:: Problem to work on ::
Please quote everything from the line containing "Of the given" down to the end of the records, both ends included, leaving the pictures out.

:: The input ::
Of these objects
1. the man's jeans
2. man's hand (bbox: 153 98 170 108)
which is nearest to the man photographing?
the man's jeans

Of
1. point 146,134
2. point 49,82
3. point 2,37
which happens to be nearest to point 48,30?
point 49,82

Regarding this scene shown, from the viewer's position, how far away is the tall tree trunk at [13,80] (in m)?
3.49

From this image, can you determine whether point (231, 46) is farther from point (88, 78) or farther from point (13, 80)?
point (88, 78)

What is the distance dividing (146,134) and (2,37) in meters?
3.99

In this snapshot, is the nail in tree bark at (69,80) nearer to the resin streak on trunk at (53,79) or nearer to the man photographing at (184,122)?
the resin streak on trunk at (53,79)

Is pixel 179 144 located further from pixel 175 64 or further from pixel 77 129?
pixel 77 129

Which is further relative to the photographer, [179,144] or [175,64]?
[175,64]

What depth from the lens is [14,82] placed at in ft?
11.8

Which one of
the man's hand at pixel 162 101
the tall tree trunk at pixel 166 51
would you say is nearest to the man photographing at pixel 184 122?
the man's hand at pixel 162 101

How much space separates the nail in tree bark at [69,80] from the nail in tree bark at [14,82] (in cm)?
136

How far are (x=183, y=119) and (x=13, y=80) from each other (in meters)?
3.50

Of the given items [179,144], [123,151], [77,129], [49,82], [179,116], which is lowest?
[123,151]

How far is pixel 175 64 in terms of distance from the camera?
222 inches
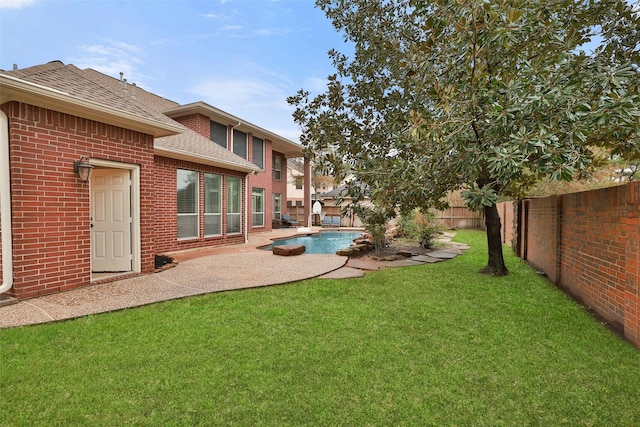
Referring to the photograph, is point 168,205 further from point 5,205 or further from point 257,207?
point 257,207

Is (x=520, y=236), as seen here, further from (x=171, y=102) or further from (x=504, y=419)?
(x=171, y=102)

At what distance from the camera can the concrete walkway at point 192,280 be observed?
4207 mm

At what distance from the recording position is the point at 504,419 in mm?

:: Task output ::
Of the given items [179,144], [123,151], [77,129], [49,82], [179,116], which is lowest?
[123,151]

How far is pixel 175 64 in terms of distance from the camera?
222 inches
Referring to the photograph, is point 168,205 further from point 5,205 or further from point 257,207?
point 257,207

Is (x=520, y=236), as seen here, further from (x=171, y=102) or further from (x=504, y=419)?
(x=171, y=102)

At what distance from the camera can the concrete walkway at point 192,280 be observed?
4207 mm

At what distance from the recording position is the point at 504,419 in mm?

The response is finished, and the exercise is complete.